[Spatial relation data]
........

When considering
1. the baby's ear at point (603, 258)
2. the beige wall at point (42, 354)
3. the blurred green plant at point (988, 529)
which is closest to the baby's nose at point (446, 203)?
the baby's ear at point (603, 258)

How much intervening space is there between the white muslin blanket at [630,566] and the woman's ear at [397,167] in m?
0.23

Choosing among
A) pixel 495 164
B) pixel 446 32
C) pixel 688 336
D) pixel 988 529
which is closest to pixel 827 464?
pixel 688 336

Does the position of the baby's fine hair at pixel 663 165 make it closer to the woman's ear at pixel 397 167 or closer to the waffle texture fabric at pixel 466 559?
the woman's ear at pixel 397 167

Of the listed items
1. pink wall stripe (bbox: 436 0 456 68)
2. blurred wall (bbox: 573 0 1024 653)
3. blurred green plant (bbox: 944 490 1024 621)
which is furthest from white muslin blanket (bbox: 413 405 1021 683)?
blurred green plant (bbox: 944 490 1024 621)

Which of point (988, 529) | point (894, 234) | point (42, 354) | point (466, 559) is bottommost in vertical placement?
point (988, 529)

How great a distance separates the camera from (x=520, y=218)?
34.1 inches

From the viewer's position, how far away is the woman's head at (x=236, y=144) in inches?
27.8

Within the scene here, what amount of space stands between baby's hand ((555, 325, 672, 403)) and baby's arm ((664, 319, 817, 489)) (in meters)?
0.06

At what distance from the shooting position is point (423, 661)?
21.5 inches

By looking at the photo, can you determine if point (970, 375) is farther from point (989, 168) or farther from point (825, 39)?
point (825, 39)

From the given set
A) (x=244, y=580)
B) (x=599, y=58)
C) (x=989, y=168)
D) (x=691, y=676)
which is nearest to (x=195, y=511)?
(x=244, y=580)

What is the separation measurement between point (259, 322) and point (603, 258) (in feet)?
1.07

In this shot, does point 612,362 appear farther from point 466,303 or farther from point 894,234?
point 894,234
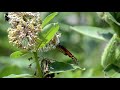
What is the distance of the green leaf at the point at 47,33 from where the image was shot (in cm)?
107

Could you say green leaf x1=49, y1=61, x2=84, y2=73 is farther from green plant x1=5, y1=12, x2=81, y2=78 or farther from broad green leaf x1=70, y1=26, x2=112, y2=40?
broad green leaf x1=70, y1=26, x2=112, y2=40

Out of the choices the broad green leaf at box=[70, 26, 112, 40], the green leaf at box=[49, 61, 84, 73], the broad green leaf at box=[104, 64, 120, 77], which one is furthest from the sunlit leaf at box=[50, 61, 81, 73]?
the broad green leaf at box=[70, 26, 112, 40]

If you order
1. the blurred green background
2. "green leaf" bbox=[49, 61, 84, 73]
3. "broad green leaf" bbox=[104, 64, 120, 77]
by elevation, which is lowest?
"broad green leaf" bbox=[104, 64, 120, 77]

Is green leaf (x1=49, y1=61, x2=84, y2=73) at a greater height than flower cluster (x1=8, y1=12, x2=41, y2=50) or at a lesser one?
lesser

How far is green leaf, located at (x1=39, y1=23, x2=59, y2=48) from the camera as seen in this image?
3.52 feet

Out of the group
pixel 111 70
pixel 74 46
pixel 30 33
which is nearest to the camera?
pixel 30 33

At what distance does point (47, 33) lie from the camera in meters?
1.07

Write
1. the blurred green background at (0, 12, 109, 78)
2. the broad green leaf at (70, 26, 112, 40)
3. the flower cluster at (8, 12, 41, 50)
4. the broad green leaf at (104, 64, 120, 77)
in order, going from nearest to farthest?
the flower cluster at (8, 12, 41, 50) < the broad green leaf at (104, 64, 120, 77) < the broad green leaf at (70, 26, 112, 40) < the blurred green background at (0, 12, 109, 78)

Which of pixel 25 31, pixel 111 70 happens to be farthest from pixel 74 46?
pixel 25 31

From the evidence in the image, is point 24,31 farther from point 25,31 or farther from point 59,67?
point 59,67
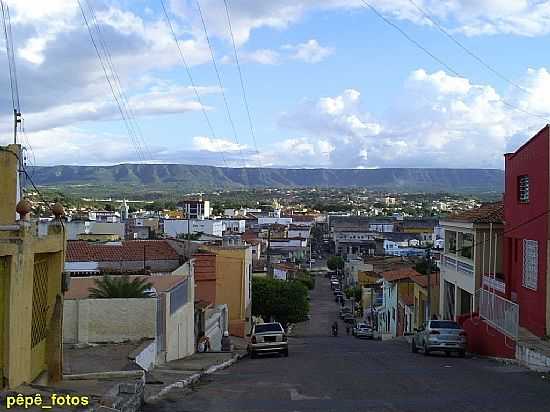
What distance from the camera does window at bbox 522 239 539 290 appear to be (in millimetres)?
27469

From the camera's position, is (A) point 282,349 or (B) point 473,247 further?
(B) point 473,247

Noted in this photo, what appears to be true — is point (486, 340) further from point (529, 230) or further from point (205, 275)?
point (205, 275)

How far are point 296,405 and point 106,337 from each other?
391 inches

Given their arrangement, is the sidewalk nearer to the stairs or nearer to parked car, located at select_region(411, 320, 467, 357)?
parked car, located at select_region(411, 320, 467, 357)

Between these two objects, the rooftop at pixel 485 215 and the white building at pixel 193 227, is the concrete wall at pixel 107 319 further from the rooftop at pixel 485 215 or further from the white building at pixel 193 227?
the white building at pixel 193 227

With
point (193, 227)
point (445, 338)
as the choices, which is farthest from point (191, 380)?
point (193, 227)

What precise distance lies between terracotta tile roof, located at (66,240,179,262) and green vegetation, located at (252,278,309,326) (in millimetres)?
15102

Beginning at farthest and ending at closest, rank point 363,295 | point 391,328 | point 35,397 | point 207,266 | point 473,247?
1. point 363,295
2. point 391,328
3. point 207,266
4. point 473,247
5. point 35,397

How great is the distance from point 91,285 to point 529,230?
15.0 metres

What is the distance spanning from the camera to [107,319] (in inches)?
915

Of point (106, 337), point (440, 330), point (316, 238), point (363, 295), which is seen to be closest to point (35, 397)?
point (106, 337)

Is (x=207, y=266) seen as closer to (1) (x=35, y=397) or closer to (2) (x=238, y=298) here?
(2) (x=238, y=298)

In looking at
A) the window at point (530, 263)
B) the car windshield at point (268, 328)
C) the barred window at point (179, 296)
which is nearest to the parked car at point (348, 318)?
the car windshield at point (268, 328)

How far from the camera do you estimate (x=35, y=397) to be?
11227 millimetres
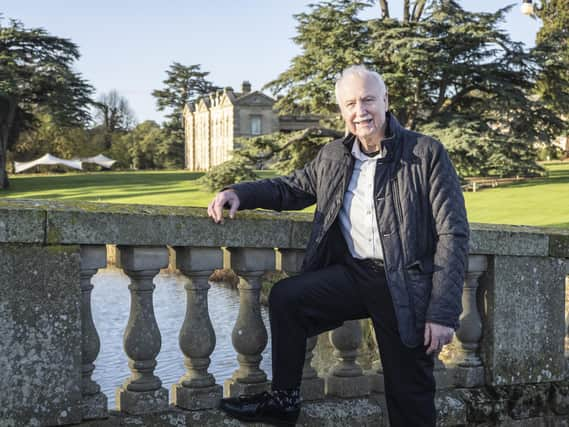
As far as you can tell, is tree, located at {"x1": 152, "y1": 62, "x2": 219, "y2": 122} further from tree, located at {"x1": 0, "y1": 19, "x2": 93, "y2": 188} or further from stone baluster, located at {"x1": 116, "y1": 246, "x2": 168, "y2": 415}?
stone baluster, located at {"x1": 116, "y1": 246, "x2": 168, "y2": 415}

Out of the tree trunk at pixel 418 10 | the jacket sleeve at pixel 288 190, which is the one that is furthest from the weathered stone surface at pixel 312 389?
the tree trunk at pixel 418 10

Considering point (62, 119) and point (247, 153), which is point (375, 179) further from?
point (62, 119)

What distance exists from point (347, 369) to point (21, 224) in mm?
1664

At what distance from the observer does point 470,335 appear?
12.9ft

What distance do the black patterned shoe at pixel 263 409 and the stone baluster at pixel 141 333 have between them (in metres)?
0.32

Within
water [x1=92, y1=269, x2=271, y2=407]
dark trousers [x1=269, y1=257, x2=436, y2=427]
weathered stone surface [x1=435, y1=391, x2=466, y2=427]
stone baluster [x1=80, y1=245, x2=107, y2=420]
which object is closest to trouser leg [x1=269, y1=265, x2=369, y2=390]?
dark trousers [x1=269, y1=257, x2=436, y2=427]

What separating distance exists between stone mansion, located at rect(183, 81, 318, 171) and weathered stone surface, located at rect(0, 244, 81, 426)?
61.5m

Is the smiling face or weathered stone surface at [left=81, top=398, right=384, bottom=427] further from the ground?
the smiling face

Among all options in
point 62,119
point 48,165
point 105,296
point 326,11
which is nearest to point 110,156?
point 48,165

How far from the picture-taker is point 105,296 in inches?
597

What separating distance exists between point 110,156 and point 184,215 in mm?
71001

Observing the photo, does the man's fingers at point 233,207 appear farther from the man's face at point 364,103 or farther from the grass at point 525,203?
the grass at point 525,203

........

THE REQUEST: Repeat the material above in full and unchanged, minus its images.

REPLY:
When considering
1. the baby's ear at point (603, 258)
2. the beige wall at point (42, 354)
3. the blurred green plant at point (988, 529)
which is closest to the baby's nose at point (446, 203)?
the baby's ear at point (603, 258)

How much intervening space is there between the white muslin blanket at [630,566] and the woman's ear at [397,167] in m?
0.23

Choosing among
A) pixel 495 164
B) pixel 446 32
C) pixel 688 336
D) pixel 988 529
which is closest to pixel 827 464?
pixel 688 336

Does the position of the baby's fine hair at pixel 663 165 make it closer to the woman's ear at pixel 397 167 or closer to the waffle texture fabric at pixel 466 559?
the woman's ear at pixel 397 167

Of the listed items
1. pink wall stripe (bbox: 436 0 456 68)
2. blurred wall (bbox: 573 0 1024 653)
3. blurred green plant (bbox: 944 490 1024 621)
which is furthest from white muslin blanket (bbox: 413 405 1021 683)?
blurred green plant (bbox: 944 490 1024 621)

Which of point (988, 529) | point (894, 234) | point (42, 354) | point (466, 559) is bottommost in vertical placement?
point (988, 529)

How great a distance separates the camera from (x=520, y=218)?
34.1 inches

From the viewer's position, how far away is the woman's head at (x=236, y=144) in inches?
27.8

Within the scene here, what amount of space stands between baby's hand ((555, 325, 672, 403)) and baby's arm ((664, 319, 817, 489)) (in meters)?
0.06

At what distance from the shooting position is point (423, 661)?
21.5 inches

By looking at the photo, can you determine if point (970, 375) is farther from point (989, 168) or farther from point (825, 39)?
point (825, 39)

From the given set
A) (x=244, y=580)
B) (x=599, y=58)
C) (x=989, y=168)
D) (x=691, y=676)
which is nearest to (x=195, y=511)?
(x=244, y=580)

What is the separation measurement between point (259, 322) and point (603, 258) (in feet)?
1.07

In this shot, does point 612,362 appear farther from point 466,303 or farther from point 894,234?
point 894,234
What is the distance of the green leaf at the point at 47,33 from where the image was shot (in cm)?
107

Could you say green leaf x1=49, y1=61, x2=84, y2=73 is farther from green plant x1=5, y1=12, x2=81, y2=78 or farther from broad green leaf x1=70, y1=26, x2=112, y2=40?
broad green leaf x1=70, y1=26, x2=112, y2=40

Out of the choices the broad green leaf at box=[70, 26, 112, 40], the green leaf at box=[49, 61, 84, 73], the broad green leaf at box=[104, 64, 120, 77], which one is furthest from the sunlit leaf at box=[50, 61, 81, 73]?
the broad green leaf at box=[70, 26, 112, 40]

If you order
1. the blurred green background
2. "green leaf" bbox=[49, 61, 84, 73]
3. "broad green leaf" bbox=[104, 64, 120, 77]
by elevation, which is lowest?
"broad green leaf" bbox=[104, 64, 120, 77]

Is green leaf (x1=49, y1=61, x2=84, y2=73) at a greater height than flower cluster (x1=8, y1=12, x2=41, y2=50) or at a lesser one?
lesser

How far is green leaf, located at (x1=39, y1=23, x2=59, y2=48) from the camera as seen in this image?
3.52 feet

Out of the group
pixel 111 70
pixel 74 46
pixel 30 33
which is nearest to the camera?
pixel 30 33

At what distance does point (47, 33) lie from the camera in meters?
1.07

Write
1. the blurred green background at (0, 12, 109, 78)
2. the broad green leaf at (70, 26, 112, 40)
3. the flower cluster at (8, 12, 41, 50)
4. the broad green leaf at (104, 64, 120, 77)
in order, going from nearest to farthest?
the flower cluster at (8, 12, 41, 50) < the broad green leaf at (104, 64, 120, 77) < the broad green leaf at (70, 26, 112, 40) < the blurred green background at (0, 12, 109, 78)

Which of pixel 25 31, pixel 111 70 happens to be farthest from pixel 74 46?
pixel 25 31

From the evidence in the image, is point 24,31 farther from point 25,31 or farther from point 59,67?
point 59,67
What distance from the camera does window at bbox 522 239 539 290 appear to be (in millimetres)?
27469

From the camera's position, is (A) point 282,349 or (B) point 473,247 further?
(B) point 473,247

Noted in this photo, what appears to be true — is point (486, 340) further from point (529, 230) or further from point (205, 275)?
point (205, 275)

How far are point 296,405 and point 106,337 from each other?
391 inches

Given their arrangement, is the sidewalk nearer to the stairs or nearer to parked car, located at select_region(411, 320, 467, 357)?
parked car, located at select_region(411, 320, 467, 357)

Between these two objects, the rooftop at pixel 485 215 and the white building at pixel 193 227, is the concrete wall at pixel 107 319 further from the rooftop at pixel 485 215 or further from the white building at pixel 193 227?
the white building at pixel 193 227

With
point (193, 227)
point (445, 338)
as the choices, which is farthest from point (191, 380)?
point (193, 227)

What precise distance lies between terracotta tile roof, located at (66,240,179,262) and green vegetation, located at (252,278,309,326) (in millimetres)?
15102

Beginning at farthest and ending at closest, rank point 363,295 | point 391,328 | point 35,397 | point 207,266 | point 473,247?
1. point 363,295
2. point 391,328
3. point 207,266
4. point 473,247
5. point 35,397

How great is the distance from point 91,285 to point 529,230?
15.0 metres

What is the distance spanning from the camera to [107,319] (in inches)?
915

Of point (106, 337), point (440, 330), point (316, 238), point (363, 295), which is seen to be closest to point (35, 397)?
point (106, 337)

Is (x=207, y=266) seen as closer to (1) (x=35, y=397) or closer to (2) (x=238, y=298) here?
(2) (x=238, y=298)

In looking at
A) the window at point (530, 263)
B) the car windshield at point (268, 328)
C) the barred window at point (179, 296)
which is nearest to the parked car at point (348, 318)?
the car windshield at point (268, 328)

How far from the camera do you estimate (x=35, y=397) to be?
11227 millimetres
As far as you can tell, is tree, located at {"x1": 152, "y1": 62, "x2": 219, "y2": 122} further from tree, located at {"x1": 0, "y1": 19, "x2": 93, "y2": 188} or further from stone baluster, located at {"x1": 116, "y1": 246, "x2": 168, "y2": 415}?
stone baluster, located at {"x1": 116, "y1": 246, "x2": 168, "y2": 415}

Out of the tree trunk at pixel 418 10 | the jacket sleeve at pixel 288 190, which is the one that is furthest from the weathered stone surface at pixel 312 389?
the tree trunk at pixel 418 10

Considering point (62, 119) and point (247, 153), which is point (375, 179) further from?
point (62, 119)

What distance exists from point (347, 369) to point (21, 224) in mm?
1664

At what distance from the observer does point 470,335 appear?
12.9ft

What distance do the black patterned shoe at pixel 263 409 and the stone baluster at pixel 141 333 have between them (in metres)?
0.32

Within
water [x1=92, y1=269, x2=271, y2=407]
dark trousers [x1=269, y1=257, x2=436, y2=427]
weathered stone surface [x1=435, y1=391, x2=466, y2=427]
stone baluster [x1=80, y1=245, x2=107, y2=420]
which object is closest to trouser leg [x1=269, y1=265, x2=369, y2=390]?
dark trousers [x1=269, y1=257, x2=436, y2=427]

What separating distance exists between stone mansion, located at rect(183, 81, 318, 171) and weathered stone surface, located at rect(0, 244, 81, 426)?
61.5m

Is the smiling face or weathered stone surface at [left=81, top=398, right=384, bottom=427] further from the ground?
the smiling face

Among all options in
point 62,119
point 48,165
point 105,296
point 326,11
which is nearest to point 110,156?
point 48,165

How far from the picture-taker is point 105,296 in inches?
597

What separating distance exists between point 110,156 and point 184,215 in mm?
71001

Observing the photo, does the man's fingers at point 233,207 appear farther from the man's face at point 364,103 or farther from the grass at point 525,203?
the grass at point 525,203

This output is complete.